[Input — start]

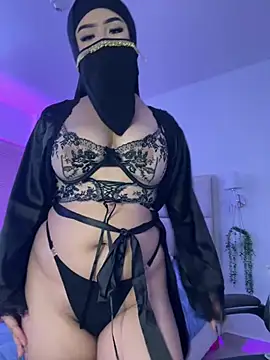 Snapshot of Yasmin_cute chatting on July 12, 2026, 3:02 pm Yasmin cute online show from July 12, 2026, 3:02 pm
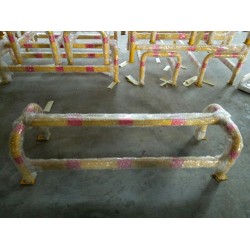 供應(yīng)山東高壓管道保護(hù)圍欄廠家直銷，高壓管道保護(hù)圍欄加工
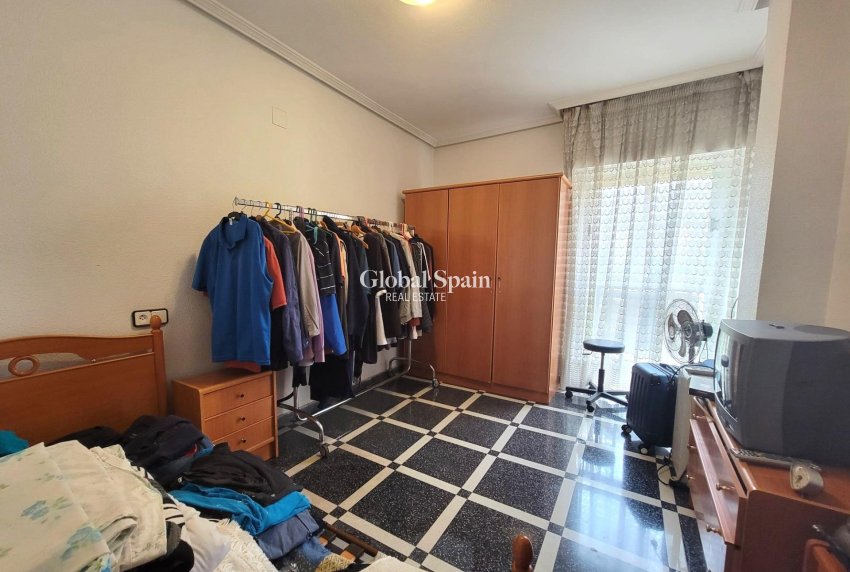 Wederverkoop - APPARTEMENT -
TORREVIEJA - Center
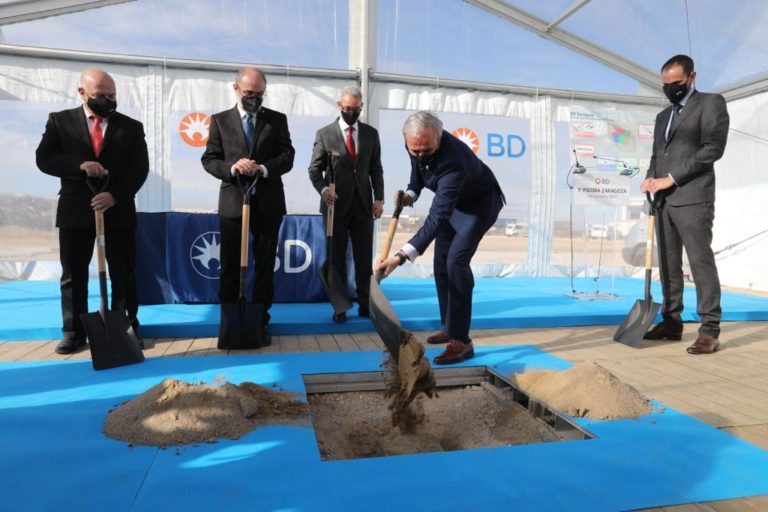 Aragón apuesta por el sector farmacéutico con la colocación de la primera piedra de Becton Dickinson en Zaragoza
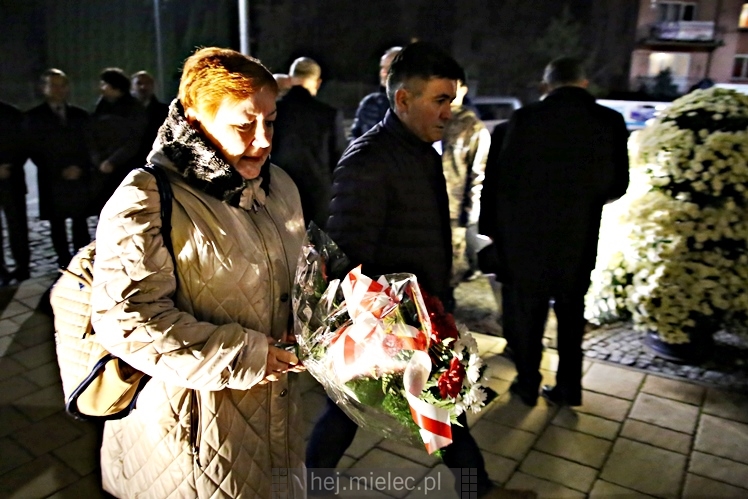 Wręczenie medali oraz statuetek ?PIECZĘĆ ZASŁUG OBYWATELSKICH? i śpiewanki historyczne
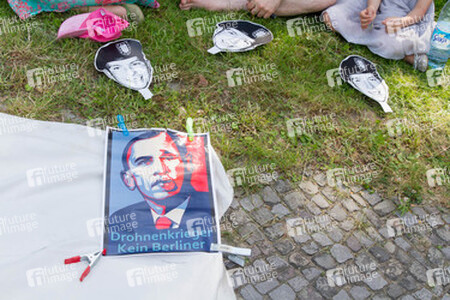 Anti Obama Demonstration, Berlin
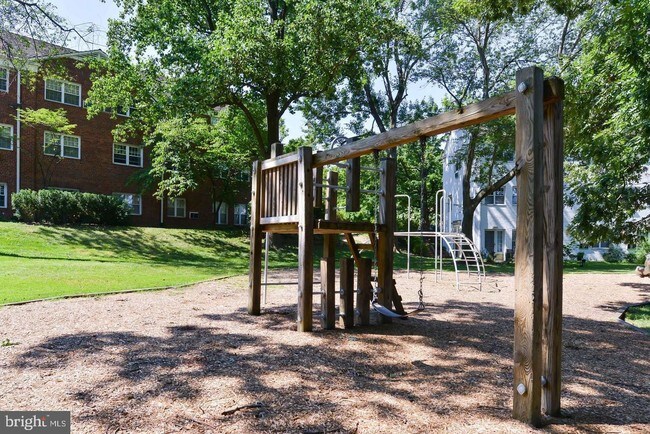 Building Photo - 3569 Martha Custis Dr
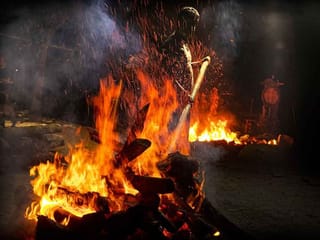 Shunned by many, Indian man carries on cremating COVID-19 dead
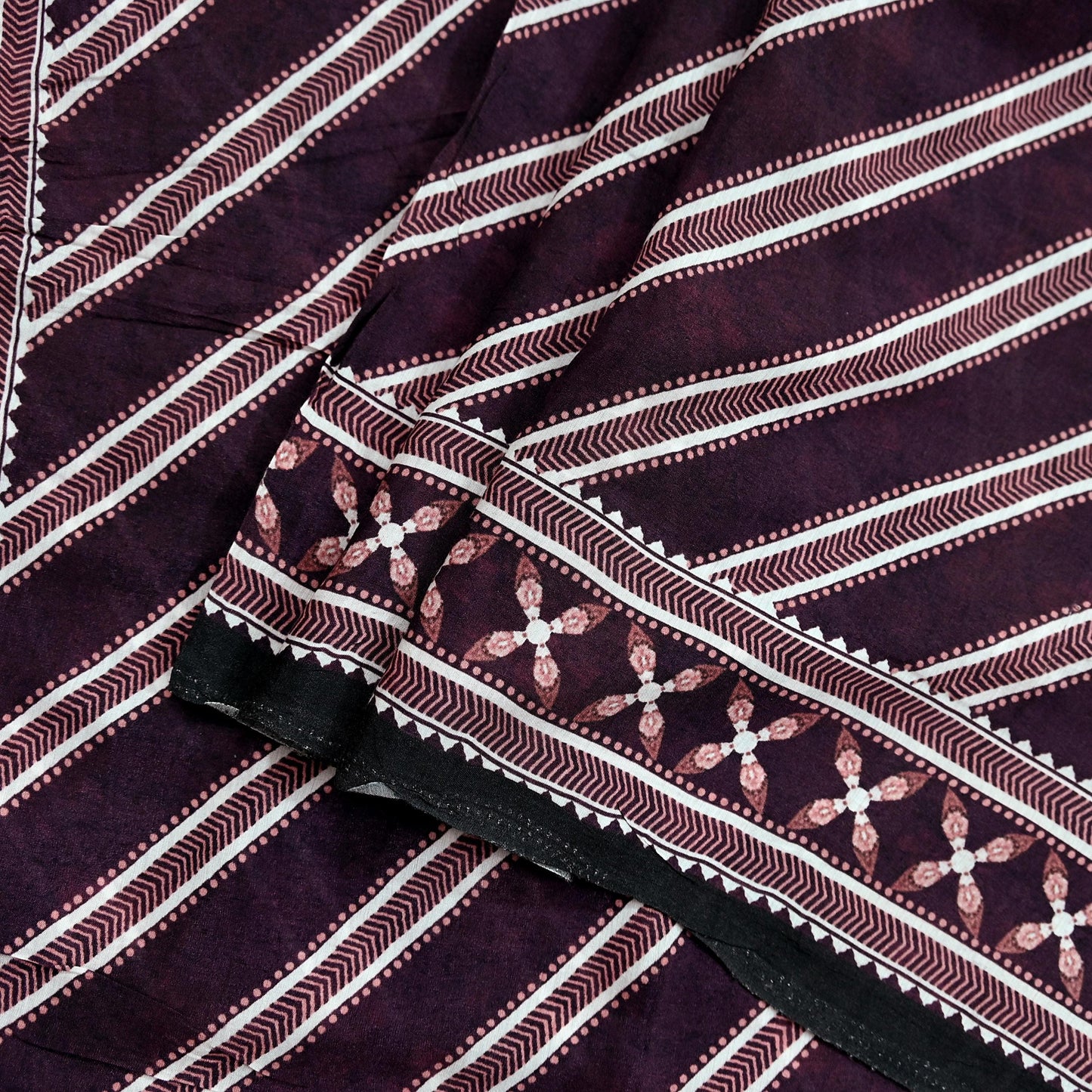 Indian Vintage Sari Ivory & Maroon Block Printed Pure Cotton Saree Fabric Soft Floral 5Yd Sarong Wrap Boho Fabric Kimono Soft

[Input — finish]

• [Task] Keep every word of the data as it is when you write it out, but drop the pictures.

• [Response for this exercise]
 Snapshot of Yasmin_cute chatting on July 12, 2026, 3:02 pm Yasmin cute online show from July 12, 2026, 3:02 pm
 供應(yīng)山東高壓管道保護(hù)圍欄廠家直銷，高壓管道保護(hù)圍欄加工
 Wederverkoop - APPARTEMENT -
TORREVIEJA - Center
 Aragón apuesta por el sector farmacéutico con la colocación de la primera piedra de Becton Dickinson en Zaragoza
 Wręczenie medali oraz statuetek ?PIECZĘĆ ZASŁUG OBYWATELSKICH? i śpiewanki historyczne
 Anti Obama Demonstration, Berlin
 Building Photo - 3569 Martha Custis Dr
 Shunned by many, Indian man carries on cremating COVID-19 dead
 Indian Vintage Sari Ivory & Maroon Block Printed Pure Cotton Saree Fabric Soft Floral 5Yd Sarong Wrap Boho Fabric Kimono Soft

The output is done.